On identity Seidel switches

TL;DR

This paper investigates the properties and structure of identity Seidel switches, which are vertex subsets that leave a graph invariant up to isomorphism, revealing their algebraic structure and constraints on graph configurations.

Contribution

It introduces the concept of identity Seidel switches, analyzes their group structure, and provides structural constraints and characterizations for graphs with many such switches.

Findings

Identity Seidel switches form an abelian 2-group under composition.

Necessary degree conditions for graphs with many identity switches.

Characterization of certain edge-identity switches via automorphisms.

Abstract

Seidel switching is a classical operation on graphs which plays a central role in the theory of two-graphs, signed graphs, and switching classes. In this paper we focus on those switches which leave a given graph invariant up to isomorphism. We call such subsets of the vertex set \emph{identity Seidel switches}. After recalling basic properties of Seidel switching and the associated abelian group structure, we introduce Seidel equivalence classes of graphs and then study the structure of the family of identity Seidel switches of a fixed graph.
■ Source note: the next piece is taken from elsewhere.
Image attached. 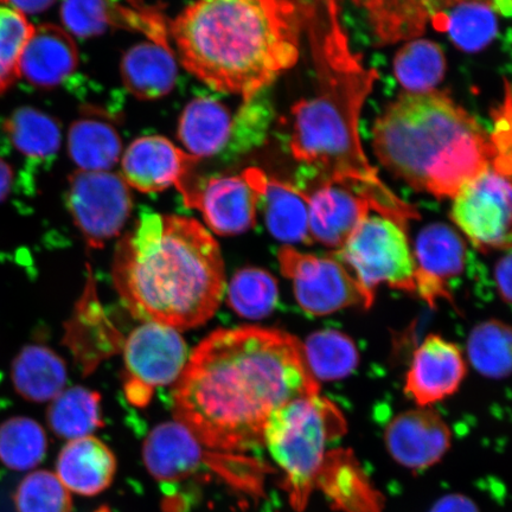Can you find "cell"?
Masks as SVG:
<instances>
[{"instance_id": "6da1fadb", "label": "cell", "mask_w": 512, "mask_h": 512, "mask_svg": "<svg viewBox=\"0 0 512 512\" xmlns=\"http://www.w3.org/2000/svg\"><path fill=\"white\" fill-rule=\"evenodd\" d=\"M319 393L303 344L287 332L220 329L197 345L177 380L176 421L210 451L247 452L264 437L268 416L288 400Z\"/></svg>"}, {"instance_id": "7a4b0ae2", "label": "cell", "mask_w": 512, "mask_h": 512, "mask_svg": "<svg viewBox=\"0 0 512 512\" xmlns=\"http://www.w3.org/2000/svg\"><path fill=\"white\" fill-rule=\"evenodd\" d=\"M115 290L134 318L172 329L203 325L222 302L219 243L189 217L146 213L118 243Z\"/></svg>"}, {"instance_id": "3957f363", "label": "cell", "mask_w": 512, "mask_h": 512, "mask_svg": "<svg viewBox=\"0 0 512 512\" xmlns=\"http://www.w3.org/2000/svg\"><path fill=\"white\" fill-rule=\"evenodd\" d=\"M325 18L316 47L317 93L292 110L293 157L304 164L305 181L350 185L375 208L393 207L399 198L369 163L360 136L362 107L377 73L352 53L338 21L337 0H325Z\"/></svg>"}, {"instance_id": "277c9868", "label": "cell", "mask_w": 512, "mask_h": 512, "mask_svg": "<svg viewBox=\"0 0 512 512\" xmlns=\"http://www.w3.org/2000/svg\"><path fill=\"white\" fill-rule=\"evenodd\" d=\"M169 30L188 72L243 100L299 59L300 21L291 0H196Z\"/></svg>"}, {"instance_id": "5b68a950", "label": "cell", "mask_w": 512, "mask_h": 512, "mask_svg": "<svg viewBox=\"0 0 512 512\" xmlns=\"http://www.w3.org/2000/svg\"><path fill=\"white\" fill-rule=\"evenodd\" d=\"M373 132L384 168L439 200L456 196L496 159L485 128L444 92L399 96Z\"/></svg>"}, {"instance_id": "8992f818", "label": "cell", "mask_w": 512, "mask_h": 512, "mask_svg": "<svg viewBox=\"0 0 512 512\" xmlns=\"http://www.w3.org/2000/svg\"><path fill=\"white\" fill-rule=\"evenodd\" d=\"M347 431L335 403L317 394L298 396L275 408L264 428V443L285 473L293 508L303 511L322 470L326 446Z\"/></svg>"}, {"instance_id": "52a82bcc", "label": "cell", "mask_w": 512, "mask_h": 512, "mask_svg": "<svg viewBox=\"0 0 512 512\" xmlns=\"http://www.w3.org/2000/svg\"><path fill=\"white\" fill-rule=\"evenodd\" d=\"M332 254L371 296L375 297L376 287L382 284L415 293L416 264L406 226L390 217L369 214Z\"/></svg>"}, {"instance_id": "ba28073f", "label": "cell", "mask_w": 512, "mask_h": 512, "mask_svg": "<svg viewBox=\"0 0 512 512\" xmlns=\"http://www.w3.org/2000/svg\"><path fill=\"white\" fill-rule=\"evenodd\" d=\"M281 273L291 280L294 297L311 316H328L348 307L374 303L355 275L334 254L318 256L285 246L278 253Z\"/></svg>"}, {"instance_id": "9c48e42d", "label": "cell", "mask_w": 512, "mask_h": 512, "mask_svg": "<svg viewBox=\"0 0 512 512\" xmlns=\"http://www.w3.org/2000/svg\"><path fill=\"white\" fill-rule=\"evenodd\" d=\"M268 178L259 169L240 175L200 178L191 171L177 185L185 206L200 210L210 230L221 236L248 232L255 226L256 211Z\"/></svg>"}, {"instance_id": "30bf717a", "label": "cell", "mask_w": 512, "mask_h": 512, "mask_svg": "<svg viewBox=\"0 0 512 512\" xmlns=\"http://www.w3.org/2000/svg\"><path fill=\"white\" fill-rule=\"evenodd\" d=\"M125 395L131 405H149L155 389L169 386L182 375L188 362V348L176 329L145 323L126 339Z\"/></svg>"}, {"instance_id": "8fae6325", "label": "cell", "mask_w": 512, "mask_h": 512, "mask_svg": "<svg viewBox=\"0 0 512 512\" xmlns=\"http://www.w3.org/2000/svg\"><path fill=\"white\" fill-rule=\"evenodd\" d=\"M67 206L89 247L98 249L119 235L133 208L130 187L110 171H75L69 177Z\"/></svg>"}, {"instance_id": "7c38bea8", "label": "cell", "mask_w": 512, "mask_h": 512, "mask_svg": "<svg viewBox=\"0 0 512 512\" xmlns=\"http://www.w3.org/2000/svg\"><path fill=\"white\" fill-rule=\"evenodd\" d=\"M510 179L489 168L464 184L453 197L452 220L479 251L510 249Z\"/></svg>"}, {"instance_id": "4fadbf2b", "label": "cell", "mask_w": 512, "mask_h": 512, "mask_svg": "<svg viewBox=\"0 0 512 512\" xmlns=\"http://www.w3.org/2000/svg\"><path fill=\"white\" fill-rule=\"evenodd\" d=\"M215 458L216 452L204 447L178 421L158 425L144 441L146 469L162 484L165 494L203 471L215 472Z\"/></svg>"}, {"instance_id": "5bb4252c", "label": "cell", "mask_w": 512, "mask_h": 512, "mask_svg": "<svg viewBox=\"0 0 512 512\" xmlns=\"http://www.w3.org/2000/svg\"><path fill=\"white\" fill-rule=\"evenodd\" d=\"M61 18L73 35L88 38L98 36L108 28L142 32L152 42L169 44L170 31L163 12L136 0H63Z\"/></svg>"}, {"instance_id": "9a60e30c", "label": "cell", "mask_w": 512, "mask_h": 512, "mask_svg": "<svg viewBox=\"0 0 512 512\" xmlns=\"http://www.w3.org/2000/svg\"><path fill=\"white\" fill-rule=\"evenodd\" d=\"M413 254L415 293L431 306L440 299L451 300L447 285L465 268L467 249L462 235L447 224H430L421 230Z\"/></svg>"}, {"instance_id": "2e32d148", "label": "cell", "mask_w": 512, "mask_h": 512, "mask_svg": "<svg viewBox=\"0 0 512 512\" xmlns=\"http://www.w3.org/2000/svg\"><path fill=\"white\" fill-rule=\"evenodd\" d=\"M200 158L184 152L160 136L142 137L128 146L121 170L128 187L145 194L164 191L177 185L194 171Z\"/></svg>"}, {"instance_id": "e0dca14e", "label": "cell", "mask_w": 512, "mask_h": 512, "mask_svg": "<svg viewBox=\"0 0 512 512\" xmlns=\"http://www.w3.org/2000/svg\"><path fill=\"white\" fill-rule=\"evenodd\" d=\"M466 375V364L456 344L428 336L414 352L405 390L419 407H430L456 393Z\"/></svg>"}, {"instance_id": "ac0fdd59", "label": "cell", "mask_w": 512, "mask_h": 512, "mask_svg": "<svg viewBox=\"0 0 512 512\" xmlns=\"http://www.w3.org/2000/svg\"><path fill=\"white\" fill-rule=\"evenodd\" d=\"M386 445L390 456L408 469L437 464L451 446V431L430 407L401 413L389 422Z\"/></svg>"}, {"instance_id": "d6986e66", "label": "cell", "mask_w": 512, "mask_h": 512, "mask_svg": "<svg viewBox=\"0 0 512 512\" xmlns=\"http://www.w3.org/2000/svg\"><path fill=\"white\" fill-rule=\"evenodd\" d=\"M306 196L312 241L335 251L344 245L371 211L366 196L341 183H318Z\"/></svg>"}, {"instance_id": "ffe728a7", "label": "cell", "mask_w": 512, "mask_h": 512, "mask_svg": "<svg viewBox=\"0 0 512 512\" xmlns=\"http://www.w3.org/2000/svg\"><path fill=\"white\" fill-rule=\"evenodd\" d=\"M78 47L69 32L53 24L34 28L19 62V78L32 86L53 88L78 68Z\"/></svg>"}, {"instance_id": "44dd1931", "label": "cell", "mask_w": 512, "mask_h": 512, "mask_svg": "<svg viewBox=\"0 0 512 512\" xmlns=\"http://www.w3.org/2000/svg\"><path fill=\"white\" fill-rule=\"evenodd\" d=\"M56 470L67 490L82 496H95L112 484L117 459L107 445L89 435L70 440L63 447Z\"/></svg>"}, {"instance_id": "7402d4cb", "label": "cell", "mask_w": 512, "mask_h": 512, "mask_svg": "<svg viewBox=\"0 0 512 512\" xmlns=\"http://www.w3.org/2000/svg\"><path fill=\"white\" fill-rule=\"evenodd\" d=\"M95 288L89 283L75 315L68 323L66 341L85 373H91L96 366L121 347V336L95 296Z\"/></svg>"}, {"instance_id": "603a6c76", "label": "cell", "mask_w": 512, "mask_h": 512, "mask_svg": "<svg viewBox=\"0 0 512 512\" xmlns=\"http://www.w3.org/2000/svg\"><path fill=\"white\" fill-rule=\"evenodd\" d=\"M121 76L128 92L142 100L168 95L175 86L177 64L168 44L146 42L126 51Z\"/></svg>"}, {"instance_id": "cb8c5ba5", "label": "cell", "mask_w": 512, "mask_h": 512, "mask_svg": "<svg viewBox=\"0 0 512 512\" xmlns=\"http://www.w3.org/2000/svg\"><path fill=\"white\" fill-rule=\"evenodd\" d=\"M11 382L25 400L53 401L66 387V363L44 345H27L11 364Z\"/></svg>"}, {"instance_id": "d4e9b609", "label": "cell", "mask_w": 512, "mask_h": 512, "mask_svg": "<svg viewBox=\"0 0 512 512\" xmlns=\"http://www.w3.org/2000/svg\"><path fill=\"white\" fill-rule=\"evenodd\" d=\"M232 124V115L221 102L197 98L185 107L179 119L178 138L189 155L211 157L226 147Z\"/></svg>"}, {"instance_id": "484cf974", "label": "cell", "mask_w": 512, "mask_h": 512, "mask_svg": "<svg viewBox=\"0 0 512 512\" xmlns=\"http://www.w3.org/2000/svg\"><path fill=\"white\" fill-rule=\"evenodd\" d=\"M366 16L377 46H388L424 34L432 21L422 0H354Z\"/></svg>"}, {"instance_id": "4316f807", "label": "cell", "mask_w": 512, "mask_h": 512, "mask_svg": "<svg viewBox=\"0 0 512 512\" xmlns=\"http://www.w3.org/2000/svg\"><path fill=\"white\" fill-rule=\"evenodd\" d=\"M260 206L265 222L275 239L292 243H311L309 201L304 191L292 184L268 179Z\"/></svg>"}, {"instance_id": "83f0119b", "label": "cell", "mask_w": 512, "mask_h": 512, "mask_svg": "<svg viewBox=\"0 0 512 512\" xmlns=\"http://www.w3.org/2000/svg\"><path fill=\"white\" fill-rule=\"evenodd\" d=\"M68 151L79 170L108 171L118 163L123 142L112 124L87 117L70 127Z\"/></svg>"}, {"instance_id": "f1b7e54d", "label": "cell", "mask_w": 512, "mask_h": 512, "mask_svg": "<svg viewBox=\"0 0 512 512\" xmlns=\"http://www.w3.org/2000/svg\"><path fill=\"white\" fill-rule=\"evenodd\" d=\"M48 425L57 437L80 439L89 437L105 426L100 395L93 390L74 387L63 390L51 401Z\"/></svg>"}, {"instance_id": "f546056e", "label": "cell", "mask_w": 512, "mask_h": 512, "mask_svg": "<svg viewBox=\"0 0 512 512\" xmlns=\"http://www.w3.org/2000/svg\"><path fill=\"white\" fill-rule=\"evenodd\" d=\"M4 128L11 143L32 162H46L60 149L59 121L35 108H18L5 121Z\"/></svg>"}, {"instance_id": "4dcf8cb0", "label": "cell", "mask_w": 512, "mask_h": 512, "mask_svg": "<svg viewBox=\"0 0 512 512\" xmlns=\"http://www.w3.org/2000/svg\"><path fill=\"white\" fill-rule=\"evenodd\" d=\"M304 357L317 381L345 379L360 363L354 341L337 330L315 332L303 344Z\"/></svg>"}, {"instance_id": "1f68e13d", "label": "cell", "mask_w": 512, "mask_h": 512, "mask_svg": "<svg viewBox=\"0 0 512 512\" xmlns=\"http://www.w3.org/2000/svg\"><path fill=\"white\" fill-rule=\"evenodd\" d=\"M394 72L396 79L407 93L432 92L445 76L444 50L438 43L424 40V38L411 41L396 54Z\"/></svg>"}, {"instance_id": "d6a6232c", "label": "cell", "mask_w": 512, "mask_h": 512, "mask_svg": "<svg viewBox=\"0 0 512 512\" xmlns=\"http://www.w3.org/2000/svg\"><path fill=\"white\" fill-rule=\"evenodd\" d=\"M432 22L438 29L446 30L458 48L471 53L488 47L498 31L496 14L484 3L453 6Z\"/></svg>"}, {"instance_id": "836d02e7", "label": "cell", "mask_w": 512, "mask_h": 512, "mask_svg": "<svg viewBox=\"0 0 512 512\" xmlns=\"http://www.w3.org/2000/svg\"><path fill=\"white\" fill-rule=\"evenodd\" d=\"M48 438L44 428L27 416L0 424V463L14 471H29L46 458Z\"/></svg>"}, {"instance_id": "e575fe53", "label": "cell", "mask_w": 512, "mask_h": 512, "mask_svg": "<svg viewBox=\"0 0 512 512\" xmlns=\"http://www.w3.org/2000/svg\"><path fill=\"white\" fill-rule=\"evenodd\" d=\"M278 281L270 272L247 267L236 272L228 287V304L236 315L262 319L278 304Z\"/></svg>"}, {"instance_id": "d590c367", "label": "cell", "mask_w": 512, "mask_h": 512, "mask_svg": "<svg viewBox=\"0 0 512 512\" xmlns=\"http://www.w3.org/2000/svg\"><path fill=\"white\" fill-rule=\"evenodd\" d=\"M472 366L489 379L501 380L511 370V330L507 324L489 320L476 326L467 342Z\"/></svg>"}, {"instance_id": "8d00e7d4", "label": "cell", "mask_w": 512, "mask_h": 512, "mask_svg": "<svg viewBox=\"0 0 512 512\" xmlns=\"http://www.w3.org/2000/svg\"><path fill=\"white\" fill-rule=\"evenodd\" d=\"M265 92L266 89L245 100L233 120L228 143L224 147L229 152L227 158L239 157L264 142L274 117L271 101Z\"/></svg>"}, {"instance_id": "74e56055", "label": "cell", "mask_w": 512, "mask_h": 512, "mask_svg": "<svg viewBox=\"0 0 512 512\" xmlns=\"http://www.w3.org/2000/svg\"><path fill=\"white\" fill-rule=\"evenodd\" d=\"M17 512H72L69 491L49 471H35L23 478L15 492Z\"/></svg>"}, {"instance_id": "f35d334b", "label": "cell", "mask_w": 512, "mask_h": 512, "mask_svg": "<svg viewBox=\"0 0 512 512\" xmlns=\"http://www.w3.org/2000/svg\"><path fill=\"white\" fill-rule=\"evenodd\" d=\"M34 28L22 12L0 4V94L19 78V62Z\"/></svg>"}, {"instance_id": "ab89813d", "label": "cell", "mask_w": 512, "mask_h": 512, "mask_svg": "<svg viewBox=\"0 0 512 512\" xmlns=\"http://www.w3.org/2000/svg\"><path fill=\"white\" fill-rule=\"evenodd\" d=\"M494 121V133L490 138L495 147L496 159L491 168L511 178V91L508 81H505V99L495 110Z\"/></svg>"}, {"instance_id": "60d3db41", "label": "cell", "mask_w": 512, "mask_h": 512, "mask_svg": "<svg viewBox=\"0 0 512 512\" xmlns=\"http://www.w3.org/2000/svg\"><path fill=\"white\" fill-rule=\"evenodd\" d=\"M430 512H480L476 503L469 497L460 494L445 496L437 503Z\"/></svg>"}, {"instance_id": "b9f144b4", "label": "cell", "mask_w": 512, "mask_h": 512, "mask_svg": "<svg viewBox=\"0 0 512 512\" xmlns=\"http://www.w3.org/2000/svg\"><path fill=\"white\" fill-rule=\"evenodd\" d=\"M495 279L498 293L501 294L505 303L511 302V254L510 249L495 268Z\"/></svg>"}, {"instance_id": "7bdbcfd3", "label": "cell", "mask_w": 512, "mask_h": 512, "mask_svg": "<svg viewBox=\"0 0 512 512\" xmlns=\"http://www.w3.org/2000/svg\"><path fill=\"white\" fill-rule=\"evenodd\" d=\"M55 3L56 0H3L4 5L10 6L24 15L46 11Z\"/></svg>"}, {"instance_id": "ee69618b", "label": "cell", "mask_w": 512, "mask_h": 512, "mask_svg": "<svg viewBox=\"0 0 512 512\" xmlns=\"http://www.w3.org/2000/svg\"><path fill=\"white\" fill-rule=\"evenodd\" d=\"M12 181H14V174H12L11 166L0 158V202L9 196Z\"/></svg>"}, {"instance_id": "f6af8a7d", "label": "cell", "mask_w": 512, "mask_h": 512, "mask_svg": "<svg viewBox=\"0 0 512 512\" xmlns=\"http://www.w3.org/2000/svg\"><path fill=\"white\" fill-rule=\"evenodd\" d=\"M492 2H494V0H439L441 9H443L444 12L453 8V6L463 3H484L491 6Z\"/></svg>"}, {"instance_id": "bcb514c9", "label": "cell", "mask_w": 512, "mask_h": 512, "mask_svg": "<svg viewBox=\"0 0 512 512\" xmlns=\"http://www.w3.org/2000/svg\"><path fill=\"white\" fill-rule=\"evenodd\" d=\"M95 512H112V511L108 507H101L100 509L96 510Z\"/></svg>"}, {"instance_id": "7dc6e473", "label": "cell", "mask_w": 512, "mask_h": 512, "mask_svg": "<svg viewBox=\"0 0 512 512\" xmlns=\"http://www.w3.org/2000/svg\"><path fill=\"white\" fill-rule=\"evenodd\" d=\"M0 4H3V0H0Z\"/></svg>"}]
</instances>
We show that this family forms a 14 pages; 2--group under composition, and we obtain structural constraints on graphs in which many vertices or edges give rise to identity switches. In particular, we derive necessary conditions in terms of degree parameters, and we characterize certain edge-identity switches via an automorphism of an induced subgraph. Several constructions and examples are presented, and some open problems are proposed.